Daha felsefi bir yöne kaydığımı hissediyorum. Daha ontolojik bir alana giriyoruz. Eğitim neden var? İnsan neden öğrenir? Sorulması gereken sorular bunlar mı? Modern toplumların kaçınılmaz olarak içine girdiği bir durum mu bu?


Şu an eğitimsiz bir hayatı hayal bile edemiyoruz. Şunu sormalıyız: insanlar tarih boyunca eğitimsiz, eğitilmeden herhangi bir dönem yaşadılar mı? İlkel dönemlerimizde bile anne/babalar çocuklarına bir şeyler öğretmiyorlar mıydı?


Bizler bilgi biriktiren canlılarız. Bilgiye doyamıyoruz, bilmeden yaşayamıyoruz. Zamanla karmaşıklaştık, karmaşıklaştıkça sistemlerimiz de karmaşıklaştı. Bir kısır döngü şeklinde gelişmeye devam ediyoruz. Tavuk/yumurta ilişkisi burada da kendini gösteriyor yani bizler öğrenmek istiyoruz, öğrendikçe bilgimiz artıyor ve daha çok öğrenmek istiyoruz bu şekilde devam ediyor.


Kritik soru neydi? Eğitim birey olarak benim talebim mi yoksa bana tepeden, başka bir yerden dayatılan bir “şey” mi? Acaba eğitimli insanlara piyasanın ihtiyacı var olduğu için mi eğitiliyoruz? Aslında insanı kendi haline bıraksan en basitini tercih eder ve eğitilmemeyi tercih eder miydi? Bir yerden (bir "şey" zorlamasa) zorlama olmasa, yani üretim yapan bir fabrika sahibi talep etmese mühendis ihtiyacı da olmayacak, o zaman mühendis eğitimine de gerek kalmayacakmış gibi duruyor. Fabrika neden var çünkü sadece o mühendisin değil herkesin o fabrikanın ürettiği şeye ihtiyacı var.

● Yapılacak görevler:
A. Eğitim üzerine yazıyı tam iki cümleyle nasıl özetlersiniz?
B. Aşağıdaki ifadeler eğitim üzerine yazıyla uyuşuyor mu? Her biri için evet ya da hayır deyip yazıdaki belirleyici sözleri aynen alıntılayın.
(i) Yazara göre eğitimsiz bir hayatı rahatça hayal edebiliyoruz.
(ii) Yazıda bilgimizin öğrendikçe arttığı söylenir.
(iii) Yazıya göre fabrikanın ürettiği şeye yalnızca mühendisin ihtiyacı vardır.
C. Eğitim üzerine yazıyı son cümlesinden sonrasıyla sürdürür müsünüz?

● Toplanan veriler:
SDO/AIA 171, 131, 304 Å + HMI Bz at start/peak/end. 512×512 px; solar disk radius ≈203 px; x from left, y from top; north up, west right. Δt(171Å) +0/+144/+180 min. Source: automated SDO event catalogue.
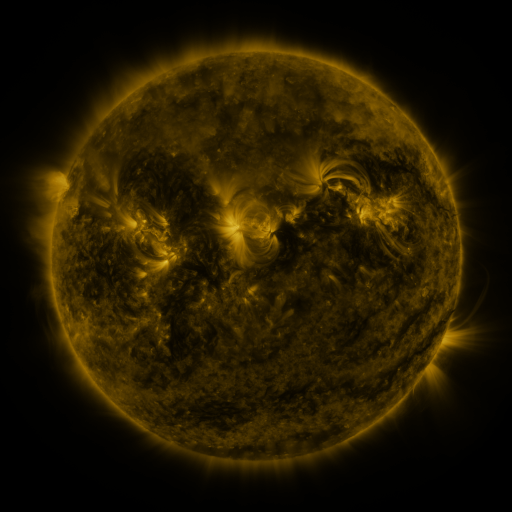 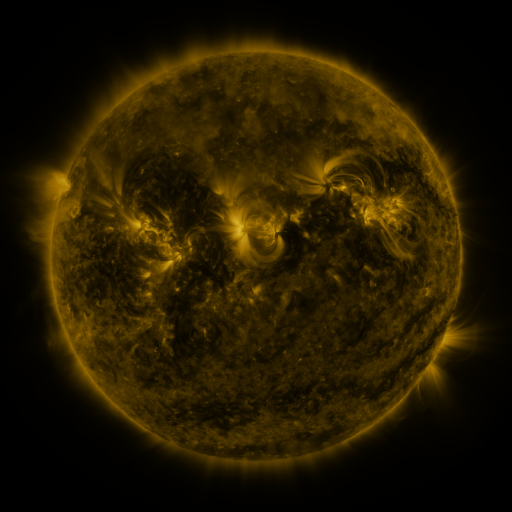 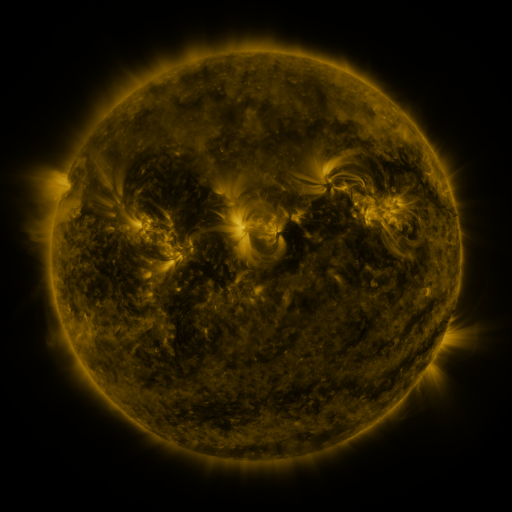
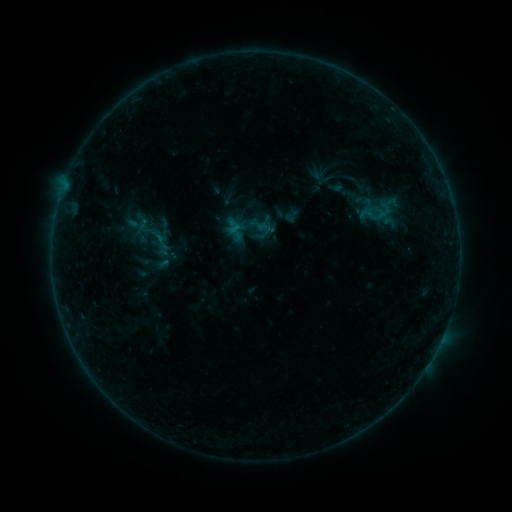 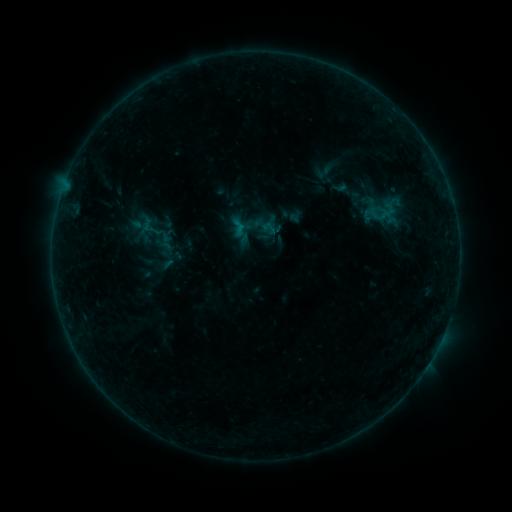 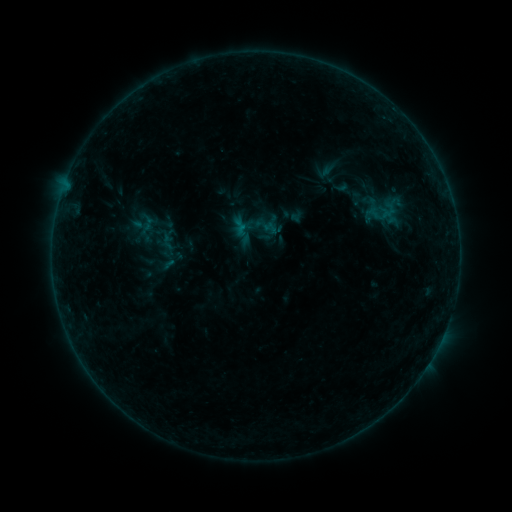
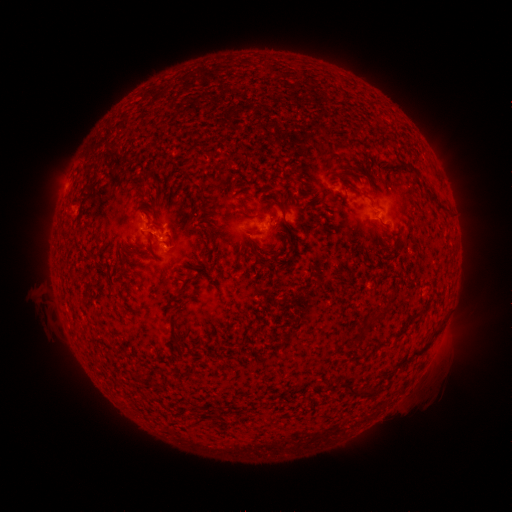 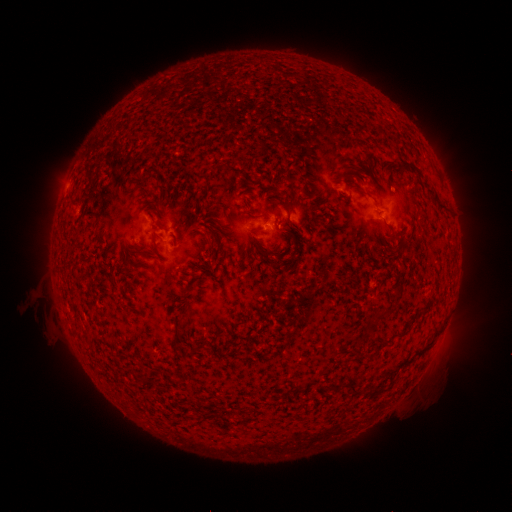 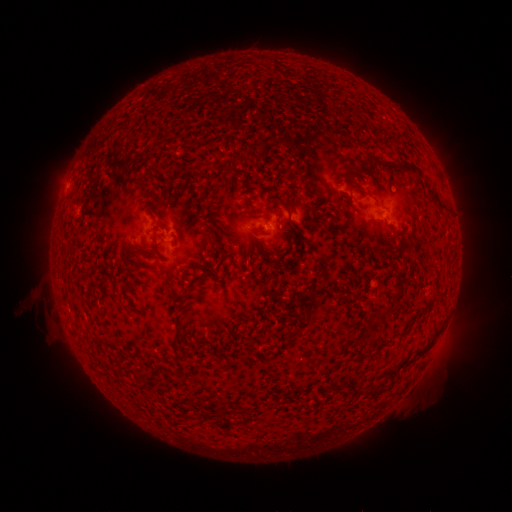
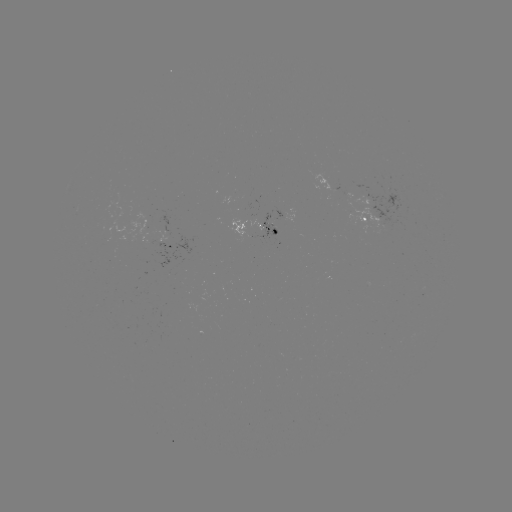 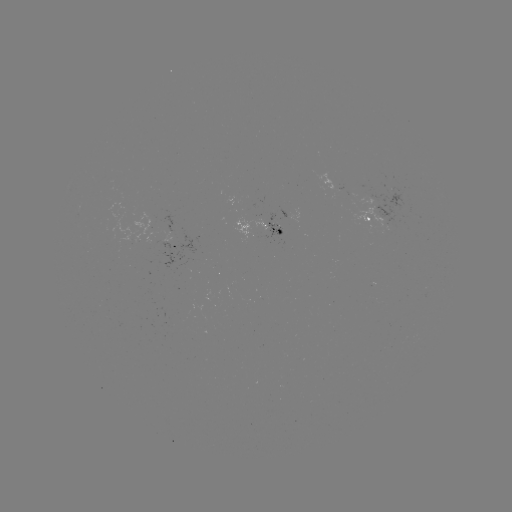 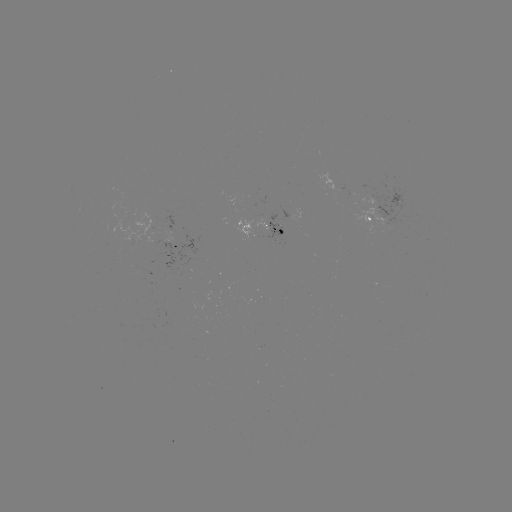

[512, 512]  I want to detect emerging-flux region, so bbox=[364, 187, 412, 228].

● Görev yanıtları:
A. Yazı, eğitimin neden var olduğunu ve insanın neden öğrendiğini sorgular; insanların bilgi biriktiren, öğrendikçe daha çok öğrenmek isteyen canlılar olduğunu söyler. Ardından eğitimin bireyin kendi talebi mi, yoksa piyasanın ihtiyacı gibi bir nedenle dışarıdan dayatılan bir şey mi olduğunu sorar; bir fabrika sahibi talep etmese mühendis eğitimine de gerek kalmayacakmış gibi durduğunu belirtir.

B.
(i) Hayır: "Şu an eğitimsiz bir hayatı hayal bile edemiyoruz."
(ii) Evet: "öğrendikçe bilgimiz artıyor"
(iii) Hayır: "sadece o mühendisin değil herkesin o fabrikanın ürettiği şeye ihtiyacı var."

C.
Şunu kabul etmek lazım. Eğitimin insanı mecbur bırakan bir yönü de var. Birçok kişi istemediği alanlarda, bir mecburiyet gibi eğitim alıyor. Yani insanların tamamı öğrenme ihtiyaçlarını gidermek için eğitim sistemi içinde değil. Belki iyi bir araştırma konusu da olabilir. İnsanların yüzde kaçı bir baskı olmasa da eğitim almak isterlerdi? Yüzde kaçı öğrenme ihtiyacını gidermek için eğitim alıyor? Ben bu sorulara çok büyük oranda olumsuz cevap verileceğini düşünüyorum.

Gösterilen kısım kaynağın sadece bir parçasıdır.